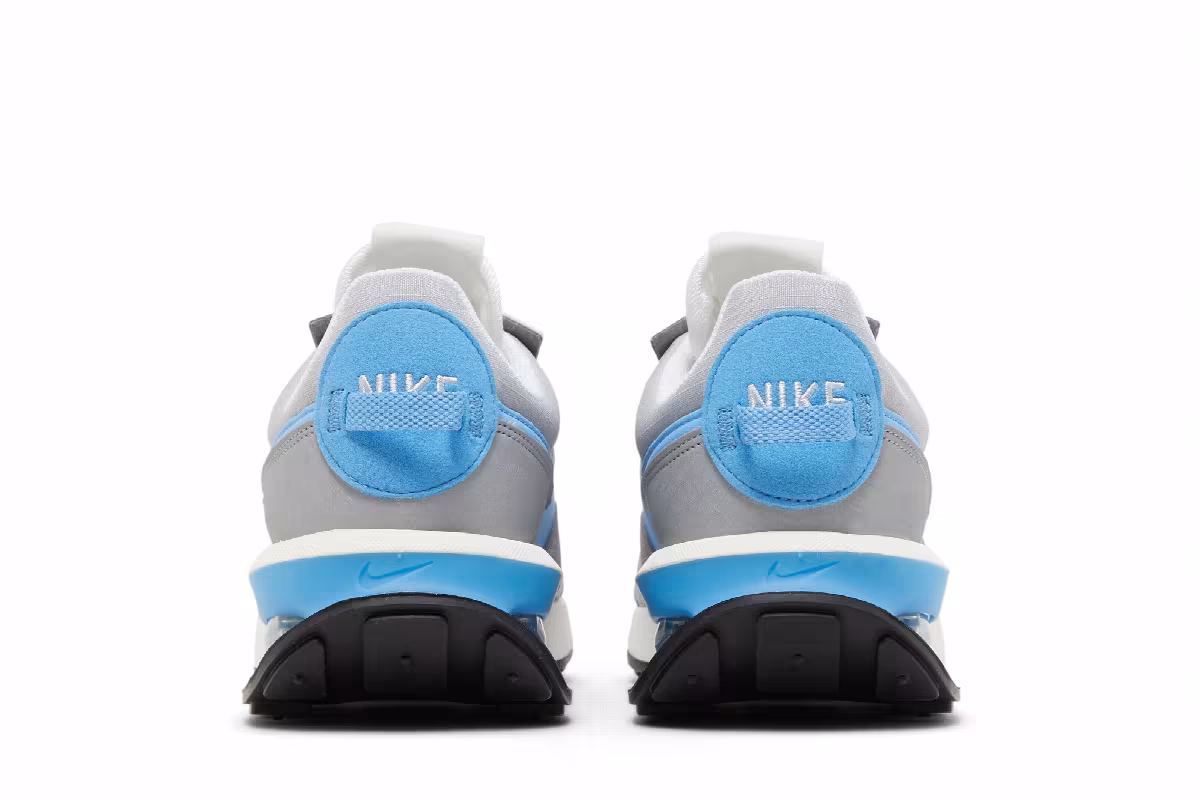Nike Air Max Pre-Day Light Smoke Grey University Blue, view 7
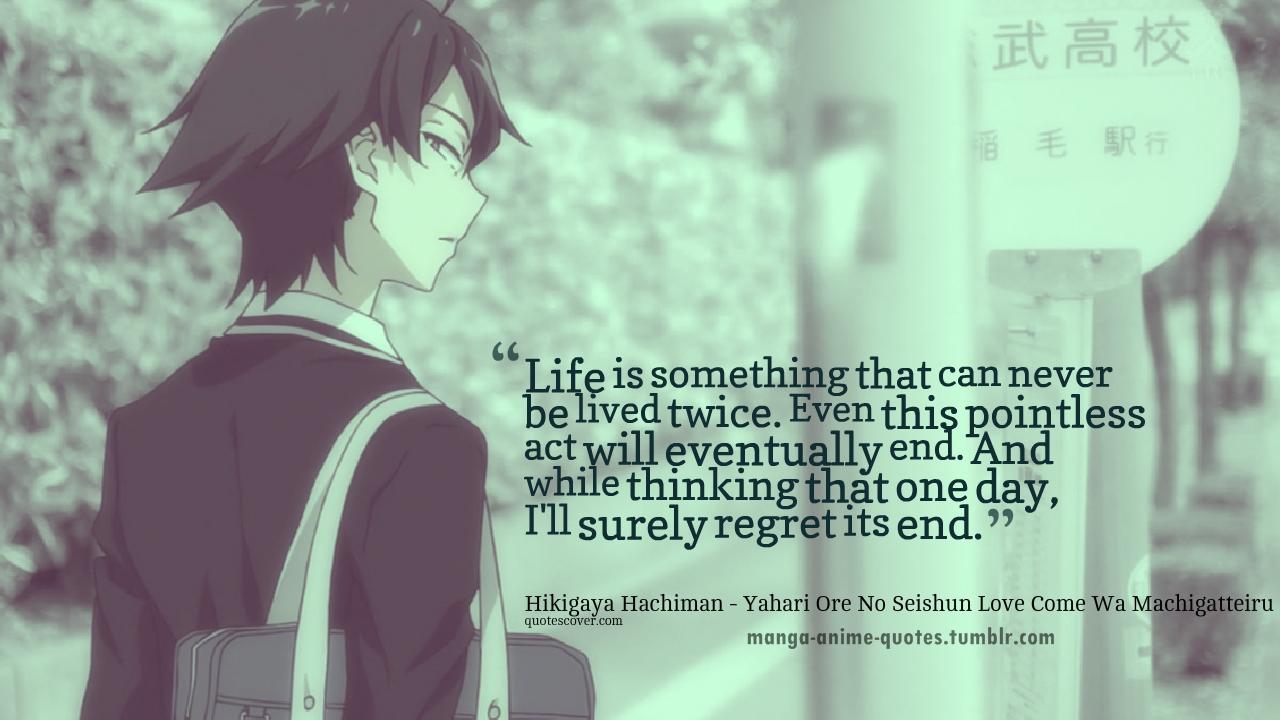 Anime Quotes Wallpapers  Top Free Anime Quotes Backgrounds   WallpaperAccess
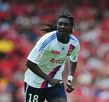 Bafetimbi Gomis menuju...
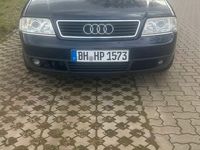 Gebraucht Audi A6 150 PS (110 kW) 2000 Blau Limousine
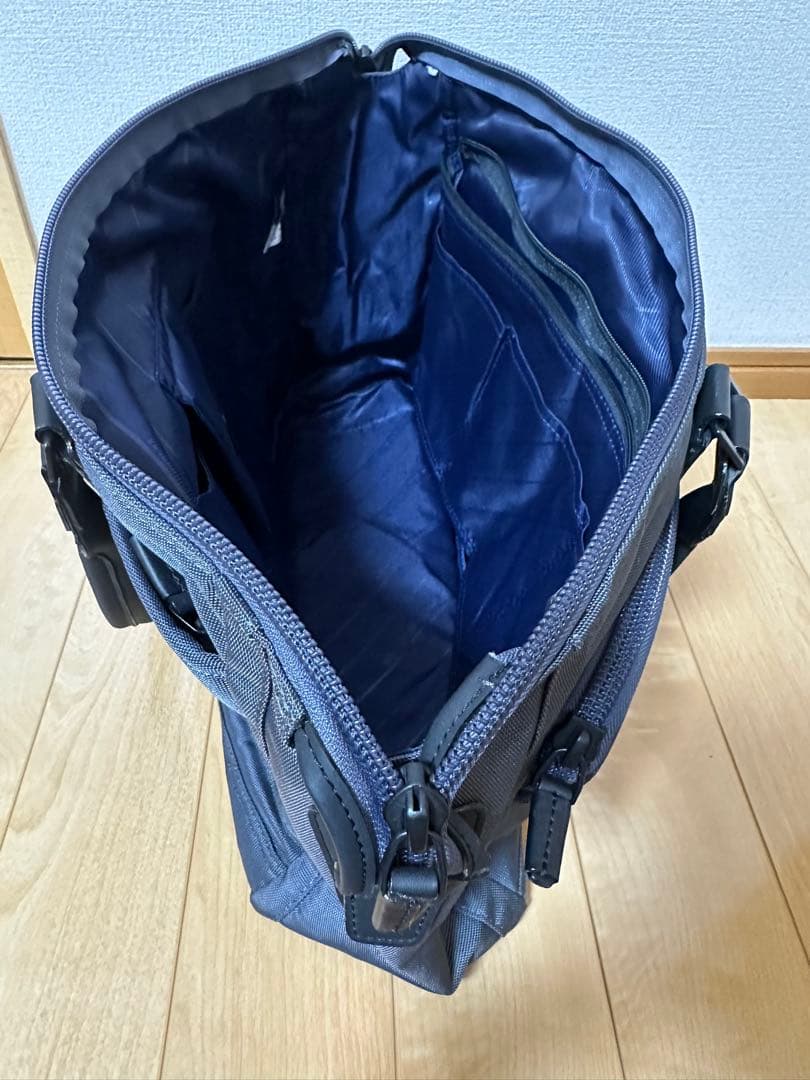 ゼロハリバートン ビジネスバッグ ブリーフケース メンズ トートバッグ ナイロン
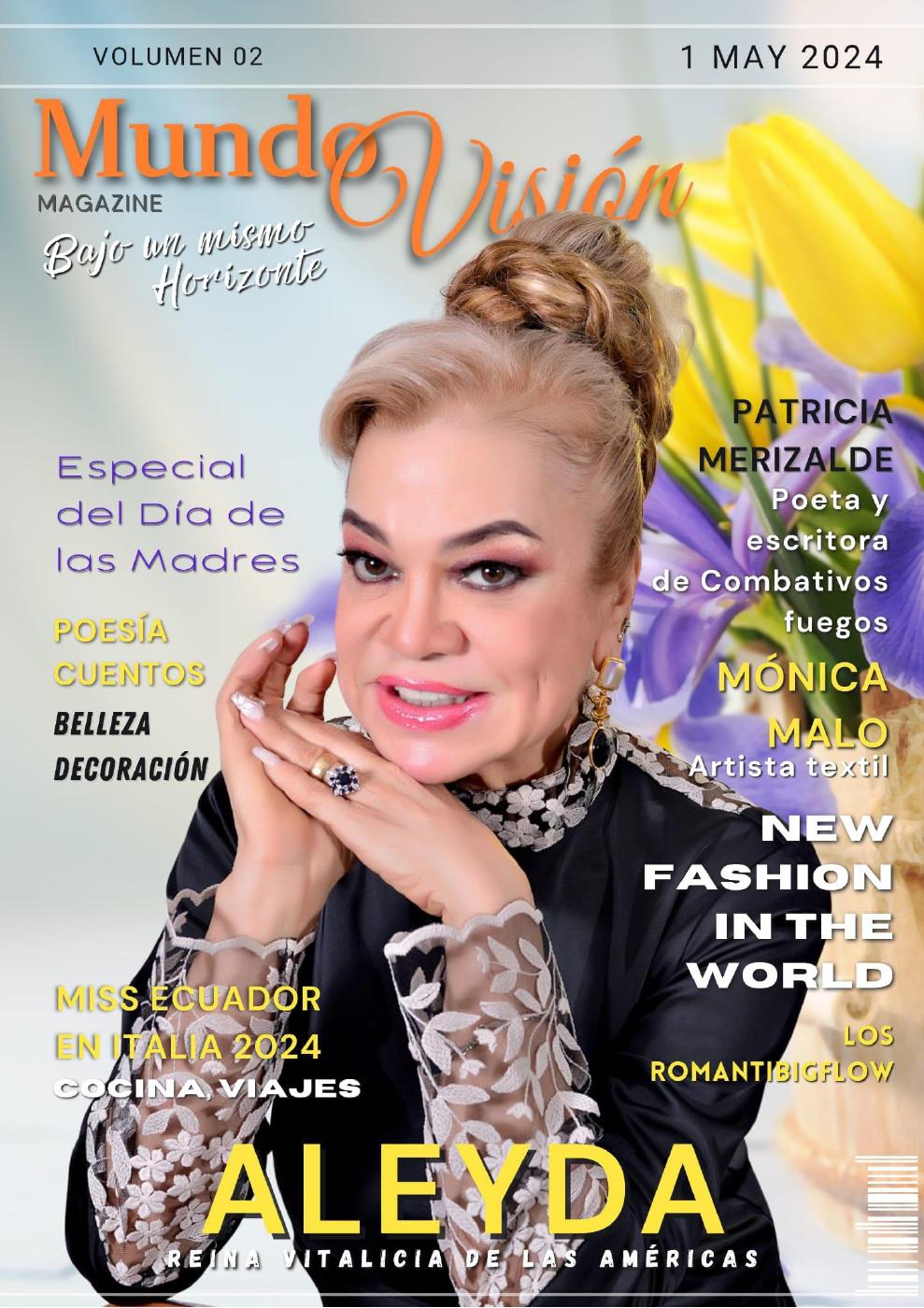 Mundo visi n magazine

····················

### Work to be completed
Please transcribe, with no additions, the lines starting at the one that contains "Anime Quotes Wallpapers" and running through the last line of the entries, inclusive. Leave the pictures out.

### Answer box
 Anime Quotes Wallpapers  Top Free Anime Quotes Backgrounds   WallpaperAccess
 Bafetimbi Gomis menuju...
 Gebraucht Audi A6 150 PS (110 kW) 2000 Blau Limousine
 ゼロハリバートン ビジネスバッグ ブリーフケース メンズ トートバッグ ナイロン
 Mundo visi n magazine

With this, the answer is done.